Someone should run over a couple of these lying, sneaking race baitin' hustlers.

----------

LongTermGuy (09-20-2014)

----------


## Roadmaster

They got new cell phone video of a construction guy right after the shooting saying his hands were up. People don't have to stop if you plan on hitting their car. Run over them.

----------


## Roadmaster

Can you believe a white guy was arrested for bumping into them while they blocked his car and threatened him.

----------


## Calypso Jones

The police took them all in.   Safer for the driver anyway.  These brutes would track down his address and follow him home.   I don't know what else he could do.   And WHY weren't the cops there ANYWAY to handle these people illegally stopping cars and blocking the road.  Seems that what started the whole thing in the first place. The gentle giant and his sidekick were walking down the center of the street in the line of traffic.

----------

LongTermGuy (09-20-2014),protectionist (09-23-2014)

----------


## Roadmaster

Here are the pictures and they had his car surrounded.
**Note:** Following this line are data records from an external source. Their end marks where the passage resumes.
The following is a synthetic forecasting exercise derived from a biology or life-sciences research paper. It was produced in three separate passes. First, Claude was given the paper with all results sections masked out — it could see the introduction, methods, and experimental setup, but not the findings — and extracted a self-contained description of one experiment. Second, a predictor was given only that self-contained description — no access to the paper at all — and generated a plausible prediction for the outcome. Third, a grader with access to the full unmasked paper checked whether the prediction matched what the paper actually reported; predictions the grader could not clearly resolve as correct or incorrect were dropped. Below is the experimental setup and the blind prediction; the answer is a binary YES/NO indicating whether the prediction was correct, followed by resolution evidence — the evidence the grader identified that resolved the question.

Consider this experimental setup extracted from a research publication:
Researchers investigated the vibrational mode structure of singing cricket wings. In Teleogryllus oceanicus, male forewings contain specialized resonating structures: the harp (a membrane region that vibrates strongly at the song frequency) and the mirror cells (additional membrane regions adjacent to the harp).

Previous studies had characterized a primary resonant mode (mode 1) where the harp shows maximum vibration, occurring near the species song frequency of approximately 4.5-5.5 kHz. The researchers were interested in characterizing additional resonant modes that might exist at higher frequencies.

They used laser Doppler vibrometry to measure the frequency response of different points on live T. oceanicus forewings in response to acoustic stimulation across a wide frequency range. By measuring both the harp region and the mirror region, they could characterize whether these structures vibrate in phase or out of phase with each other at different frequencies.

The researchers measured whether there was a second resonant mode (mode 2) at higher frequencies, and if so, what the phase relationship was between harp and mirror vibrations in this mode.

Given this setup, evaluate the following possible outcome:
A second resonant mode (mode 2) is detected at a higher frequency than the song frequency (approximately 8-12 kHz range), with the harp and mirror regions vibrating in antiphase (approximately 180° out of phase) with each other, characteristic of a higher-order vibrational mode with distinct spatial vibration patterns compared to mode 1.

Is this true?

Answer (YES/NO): NO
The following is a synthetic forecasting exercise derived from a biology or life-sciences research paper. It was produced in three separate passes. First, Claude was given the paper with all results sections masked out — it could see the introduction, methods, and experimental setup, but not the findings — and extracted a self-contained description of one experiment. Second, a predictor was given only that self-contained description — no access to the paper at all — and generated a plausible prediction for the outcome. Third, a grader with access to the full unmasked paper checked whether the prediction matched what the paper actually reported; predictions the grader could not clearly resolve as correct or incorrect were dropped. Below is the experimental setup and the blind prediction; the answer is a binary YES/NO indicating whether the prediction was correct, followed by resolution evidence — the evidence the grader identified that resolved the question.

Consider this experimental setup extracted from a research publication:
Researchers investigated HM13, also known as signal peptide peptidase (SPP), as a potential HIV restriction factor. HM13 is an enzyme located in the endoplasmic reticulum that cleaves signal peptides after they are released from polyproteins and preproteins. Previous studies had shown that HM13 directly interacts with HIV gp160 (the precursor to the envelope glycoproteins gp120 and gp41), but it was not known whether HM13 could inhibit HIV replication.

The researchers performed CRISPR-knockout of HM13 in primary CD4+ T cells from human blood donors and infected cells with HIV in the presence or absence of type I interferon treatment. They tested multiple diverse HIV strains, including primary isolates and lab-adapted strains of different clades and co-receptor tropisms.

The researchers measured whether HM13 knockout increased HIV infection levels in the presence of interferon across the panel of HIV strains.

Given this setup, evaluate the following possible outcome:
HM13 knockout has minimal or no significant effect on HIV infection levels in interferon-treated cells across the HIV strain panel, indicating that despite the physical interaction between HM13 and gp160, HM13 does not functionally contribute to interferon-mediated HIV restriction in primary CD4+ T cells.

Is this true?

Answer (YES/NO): NO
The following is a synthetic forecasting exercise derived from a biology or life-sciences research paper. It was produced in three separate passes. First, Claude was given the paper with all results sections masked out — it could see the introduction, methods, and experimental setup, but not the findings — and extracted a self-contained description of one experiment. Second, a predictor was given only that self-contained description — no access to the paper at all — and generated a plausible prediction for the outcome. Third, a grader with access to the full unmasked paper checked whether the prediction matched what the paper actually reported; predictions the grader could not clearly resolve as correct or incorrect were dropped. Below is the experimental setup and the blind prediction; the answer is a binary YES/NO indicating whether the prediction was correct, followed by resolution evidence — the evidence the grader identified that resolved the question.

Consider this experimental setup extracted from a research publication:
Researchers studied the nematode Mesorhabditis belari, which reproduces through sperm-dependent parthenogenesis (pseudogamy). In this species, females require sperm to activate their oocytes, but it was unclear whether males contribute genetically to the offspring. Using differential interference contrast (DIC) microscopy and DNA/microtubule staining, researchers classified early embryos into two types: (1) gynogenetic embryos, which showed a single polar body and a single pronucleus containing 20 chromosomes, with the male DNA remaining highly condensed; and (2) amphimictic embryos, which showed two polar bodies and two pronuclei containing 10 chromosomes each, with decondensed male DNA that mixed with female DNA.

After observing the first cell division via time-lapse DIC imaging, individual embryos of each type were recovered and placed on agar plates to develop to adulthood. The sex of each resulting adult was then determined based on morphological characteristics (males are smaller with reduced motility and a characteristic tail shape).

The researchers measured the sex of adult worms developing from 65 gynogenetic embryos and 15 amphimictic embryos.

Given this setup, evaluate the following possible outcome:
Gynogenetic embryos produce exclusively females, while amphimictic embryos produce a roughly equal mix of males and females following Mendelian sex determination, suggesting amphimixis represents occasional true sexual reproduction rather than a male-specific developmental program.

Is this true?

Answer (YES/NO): NO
http://www.stltoday.com/news/local/c...ce=twitterfeed

----------


## Katzndogz

Remember the Asian guy who ran over one of the bikers dragging him out of his car? Same thing

----------


## Corruptbuddha

White guy....freaking moron.

Or, as all white guilt liberals are, a useful idiot.

----------


## Calypso Jones

He's a damn liberal...and I'm getting suspicious here. what's his connection to the little black dem congresswoman.

She's not married...or I'm not getting info on a husband.

jungle fever

----------


## Roadmaster

I remember the LA riots where they stopped people in cars and drug them out. This man driver shouldn't have been arrested. They have nothing to do with what happened and shouldn't have to put up with people putting their hands on his car or threatening him. Every car there should have kept driving forward. You don't risk your life because people want to do this.

----------

protectionist (09-23-2014)

----------


## EvilObamaClone

You know, these guys are only hurting themselves.

For example, why would a business want to go into their neighborhood with all this crap going around?

Fucking idiots.

This will not solve anything.

----------


## Calypso Jones

That's what their intent is. They hurt business and citizens in the area and then those people start clamoring for something to be done.   Only problem the solution is never a just one.

----------


## Katzndogz

In the Staples riot it was hispanics dragging people out of their cars and beating them.  The police just stood by and watched not wanting to take any action that would make things worse.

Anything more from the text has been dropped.